Kunjungan singkat Tim Ekspedisi Patriot UI ke kilang Ciremai berakhir dengan rasa kagum dan renungan. Di tengah perbatasan yang sering dilihat sebagai garis pembatas, masyarakat Sebubus justru menjadikannya garis peluang.
Garam, ubur-ubur, dan kerja keras mereka adalah bentuk lain dari nasionalisme — bukan dengan slogan saja, tetapi dengan kreativitas dan kemandirian.
“Kami mulai dari garam, sekarang kami punya rasa percaya diri. Dari laut kami belajar, dari ubur-ubur kami berdiri,” ujar Sunaedi menutup percakapan.
Kini, ia berharap satu hal sederhana: bantuan mesin penggiling berskala besar agar produksi bisa meningkat, pendapatan bertambah, dan lapangan kerja terbuka lebih luas bagi warga pesisir.
Mungkin, dari Sebubus yang jauh di ujung negeri ini, Indonesia belajar satu hal penting:
Bahwa pembangunan sejati dimulai dari warga yang berani menciptakan peluang di tengah keterbatasan.
Siang itu, di bawah langit cerah dusun Ciremai, Tim Ekspedisi Patriot UI berpamitan. Di tangan mereka masih tersisa beberapa keping kerupuk yang disuguhkan kepada kami, Mak Glowing — oleh-oleh dari warga yang tak hanya menjual kerupuk, tapi juga semangat hidup.
“Kami mulai dari garam, sekarang kami punya rasa percaya diri. Dari laut kami belajar, dari ubur-ubur kami berdiri,” ujar Sunaedi, tersenyum sambil menatap ombak yang pelan-pelan surut.
Sunaedi bukan sekadar nelayan. Ia adalah pejuang inovasi di garis paling luar republik — sosok yang mengajarkan bahwa pembangunan sejati tidak datang dari pusat, melainkan tumbuh dari tangan-tangan yang percaya pada kekuatan alam di sekitarnya.

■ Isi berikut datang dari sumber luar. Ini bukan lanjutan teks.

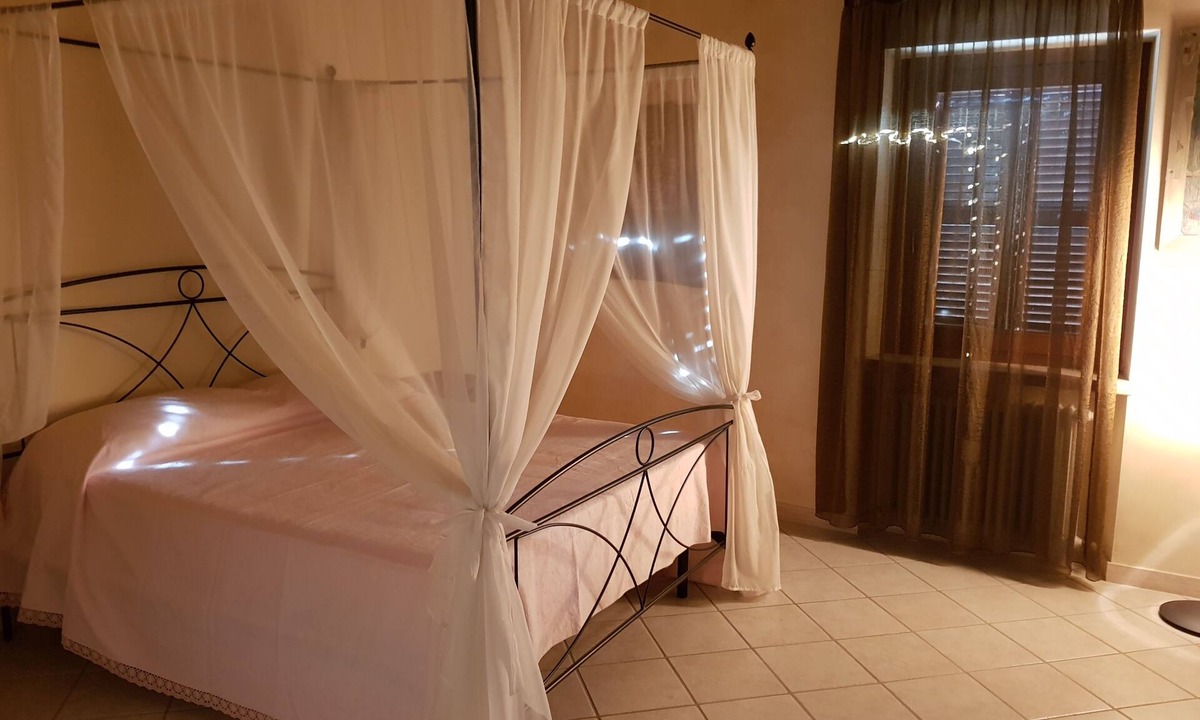 Spinetoli Villa | In the Piceno countryside: Class and Hospitality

Dari sosok Sunaedi yang bersahaja, cahaya kecil itu mulai bersinar. Ia bukan pejabat, bukan pengusaha besar, melainkan seorang nelayan sekaligus petani yang percaya bahwa kemandirian lahir dari keberanian mencoba hal baru. Dari tangannya yang berlumur garam dan pikirannya yang tak pernah berhenti berinovasi, lahir semangat yang menggerakkan banyak orang: membangun perbatasan bukan dari gedung tinggi, melainkan dari dapur-dapur kecil di tepi laut.